I hope someone who has more experience can offer some other suggestions.


----------



## Jazander (Jun 1, 2011)

Oh no! Stress stripes! Thats horrible! She was alone... But I thought she would be okay. The mollies dont pick on her and I put her in there to eat some of my mollie fry because there is so many. She chases them around and Im sure shes caught a few. Is there anything I can do for her?


----------



## Sakura8 (May 12, 2011)

You could put your girl back into her own tank. Then use a brine shrimp net that has really fine weave to net some of the fry and put them into her tank with her. Just don't feed her if you see that she's eating the fry. She sounds like the anti-social type so it's probably best if she has her own place.  Some are like that.


----------



## Jazander (Jun 1, 2011)

I think its me that stresses her out! I noticed that its when I turn the lights on that she gets her pale stripes and just now when I got home I went to check my 10 gallon, she was dark blue. When she swam by the front of the tank where I was, she got her stripes. I dont know what could have caused this. Is this odd behavior for a betta?


----------



## frogipoi (Jul 3, 2010)

Maybe she strongly dislikes you? Try seperating her from the mollies and put some fry in with her


----------



## Jazander (Jun 1, 2011)

Maybe I will put my male in the 10 gallon and put her in the fish bowl he is in... I hope he will be okay. Maybe my female doesnt like being netted, and the couple times it happens she knows it was me?


----------



## Sakura8 (May 12, 2011)

How long have you had her? It takes them quite a while to settle in and in my experiences so far, the females can get stressed very easily during this time. My one female Goldikova didn't stop showing stress bars at me until a few days ago and I've had her for almost three weeks. But she still gets stressed when she sees a camera. 

I wouldn't say she dislikes you. I think she's just very skittish, possibly from being netted. I know some people prefer not to use a net at all and use a small cup to scoop them up. 

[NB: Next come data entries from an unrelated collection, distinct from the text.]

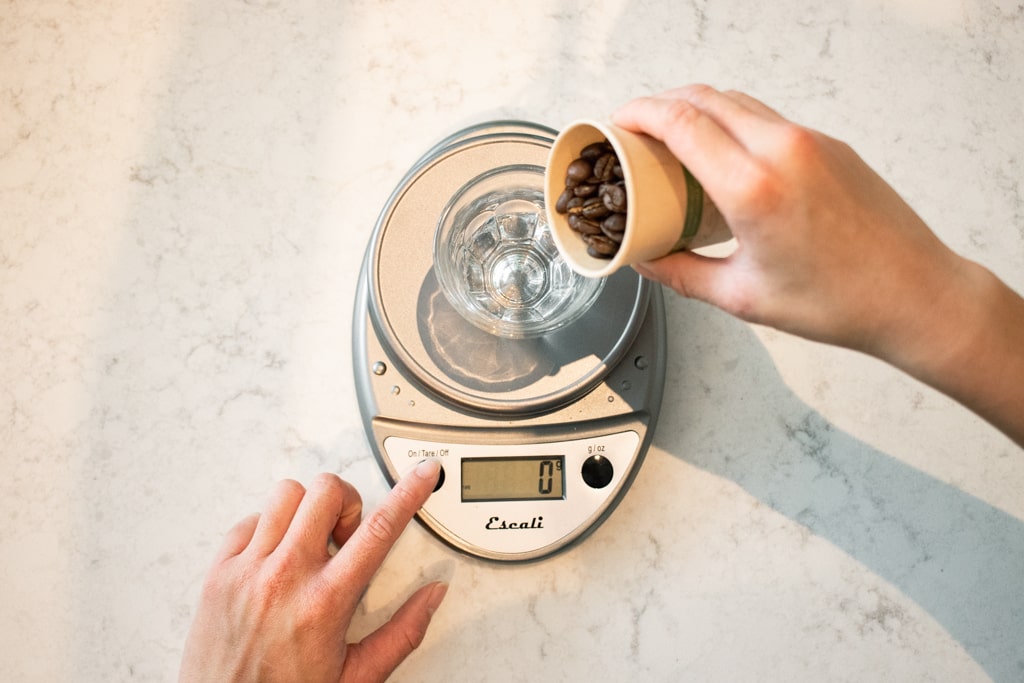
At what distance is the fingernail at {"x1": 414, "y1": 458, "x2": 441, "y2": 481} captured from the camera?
3.89 feet

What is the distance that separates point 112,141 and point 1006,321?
1.49m

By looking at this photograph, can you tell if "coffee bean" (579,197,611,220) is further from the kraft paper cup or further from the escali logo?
the escali logo

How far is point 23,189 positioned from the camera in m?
1.40

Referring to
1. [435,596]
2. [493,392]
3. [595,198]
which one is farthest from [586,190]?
[435,596]

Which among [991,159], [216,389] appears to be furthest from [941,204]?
[216,389]

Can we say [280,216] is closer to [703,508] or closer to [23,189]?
[23,189]

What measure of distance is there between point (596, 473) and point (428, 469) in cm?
27

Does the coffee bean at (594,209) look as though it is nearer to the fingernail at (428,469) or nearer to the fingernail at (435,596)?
the fingernail at (428,469)

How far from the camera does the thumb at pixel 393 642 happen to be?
1.19m

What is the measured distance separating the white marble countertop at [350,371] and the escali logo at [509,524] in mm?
128

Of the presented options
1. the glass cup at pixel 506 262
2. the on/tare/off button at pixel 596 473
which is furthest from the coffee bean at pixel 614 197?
the on/tare/off button at pixel 596 473

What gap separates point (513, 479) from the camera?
1.22m

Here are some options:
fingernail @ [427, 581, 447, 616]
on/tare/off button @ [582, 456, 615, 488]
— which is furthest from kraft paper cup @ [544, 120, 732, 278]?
fingernail @ [427, 581, 447, 616]

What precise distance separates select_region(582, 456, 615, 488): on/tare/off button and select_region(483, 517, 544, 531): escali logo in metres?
0.10
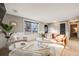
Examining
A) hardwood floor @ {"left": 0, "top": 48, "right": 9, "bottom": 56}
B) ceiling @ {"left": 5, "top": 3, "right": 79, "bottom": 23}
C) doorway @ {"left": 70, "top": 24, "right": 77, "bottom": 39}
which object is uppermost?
ceiling @ {"left": 5, "top": 3, "right": 79, "bottom": 23}

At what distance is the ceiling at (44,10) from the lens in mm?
1751

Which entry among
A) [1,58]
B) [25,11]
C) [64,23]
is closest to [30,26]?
[25,11]

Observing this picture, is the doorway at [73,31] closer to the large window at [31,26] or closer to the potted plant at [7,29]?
the large window at [31,26]

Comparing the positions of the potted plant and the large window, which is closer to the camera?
the potted plant

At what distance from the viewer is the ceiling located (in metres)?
1.75

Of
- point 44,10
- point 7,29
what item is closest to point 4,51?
point 7,29

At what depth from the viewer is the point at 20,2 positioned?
1.76 m

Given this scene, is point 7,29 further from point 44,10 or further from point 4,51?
point 44,10

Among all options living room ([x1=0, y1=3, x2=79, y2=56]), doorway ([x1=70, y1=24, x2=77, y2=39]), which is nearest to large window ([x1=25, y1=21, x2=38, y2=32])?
living room ([x1=0, y1=3, x2=79, y2=56])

Give your girl some time. If you want, you can certainly transfer her to the smaller bowl (change the water daily!) and keep that bowl near you. The more she sees you and the more you touch her tank or move around it, the more comfortable she'll be around you.


----------



## Jazander (Jun 1, 2011)

Thanks guys! I will get it sorted.


----------



## dramaqueen (Jul 7, 2008)

No, she doesn't dislike you. lol I have found that bettas really don't like strong light so maybe that's what is stressing her. If you want her to eat fry you could always catch some and put them in her tank. She'll take care of them. lol


----------



## scootshoot (Oct 11, 2010)

How long has she been in the 10 with mollies? If only a few days, just let it ride as she willl grow accustomed to the new neighbors. Just get some added plants and a cave/flower pot or two ....


----------